▶ **TASK REQUIREMENTS**
1. Using the Nestoil statement below, explain why the company rejects the allegations of bribery and judicial interference.
2. Count the lines of the records below that contain the word "lower".
------ TEXT PASSAGE ------
In a firm and measured response to recent online reports, Nestoil Limited has strongly refuted what it described as “defamatory and unsubstantiated claims” circulated by certain gossip platforms and individuals posing as freelance journalists.

The indigenous oil and gas company emphasized that the allegations, including insinuations of bribery and judicial interference are “entirely baseless, malicious, and orchestrated to mislead the public.”

In a detailed statement issued through its Corporate Communications Department, Nestoil reaffirmed its unwavering commitment to integrity, due process, and the rule of law, stressing that its operations have always been guided by ethical corporate principles and regulatory compliance.

“At no point has Nestoil undermined justice or influenced public or judicial officers through unethical means. We have always, and will always, adhere to due process and the rule of law,” the statement read. “Nestoil emphatically and unreservedly rejects any insinuation or suggestion that the company, its affiliates, or its representatives have ever engaged in improper payments or attempted to subvert the judicial process.”
------ RECORDS TO USE ------
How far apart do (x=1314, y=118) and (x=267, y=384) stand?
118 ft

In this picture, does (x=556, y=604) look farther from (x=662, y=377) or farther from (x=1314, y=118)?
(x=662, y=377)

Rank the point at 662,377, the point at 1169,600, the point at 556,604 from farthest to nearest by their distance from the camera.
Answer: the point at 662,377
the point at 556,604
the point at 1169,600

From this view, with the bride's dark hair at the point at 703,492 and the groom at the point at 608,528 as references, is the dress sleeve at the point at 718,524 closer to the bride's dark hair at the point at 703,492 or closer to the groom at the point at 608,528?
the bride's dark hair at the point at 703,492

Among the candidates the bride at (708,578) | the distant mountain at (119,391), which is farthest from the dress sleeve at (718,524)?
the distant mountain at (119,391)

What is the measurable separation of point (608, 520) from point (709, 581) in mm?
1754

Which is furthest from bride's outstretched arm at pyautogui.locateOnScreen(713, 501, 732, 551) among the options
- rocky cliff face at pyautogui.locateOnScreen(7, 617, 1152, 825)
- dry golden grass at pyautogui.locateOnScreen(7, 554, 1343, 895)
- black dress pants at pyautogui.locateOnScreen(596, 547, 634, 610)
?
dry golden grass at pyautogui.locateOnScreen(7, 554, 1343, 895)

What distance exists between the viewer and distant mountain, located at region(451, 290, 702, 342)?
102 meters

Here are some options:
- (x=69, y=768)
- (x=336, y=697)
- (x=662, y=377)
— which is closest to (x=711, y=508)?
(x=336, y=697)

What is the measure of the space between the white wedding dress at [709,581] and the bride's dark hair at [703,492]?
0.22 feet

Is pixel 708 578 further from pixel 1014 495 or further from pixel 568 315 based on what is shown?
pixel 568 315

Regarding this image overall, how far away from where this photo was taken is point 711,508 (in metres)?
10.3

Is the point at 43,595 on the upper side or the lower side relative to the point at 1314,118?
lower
------
▶ **SOLUTIONS TO THE EXERCISE**
1. Nestoil rejects the allegations because it considers them entirely baseless, malicious, and orchestrated to mislead the public. It also says it has always adhered to due process and the rule of law, and that its operations are guided by ethical corporate principles and regulatory compliance.

2. 2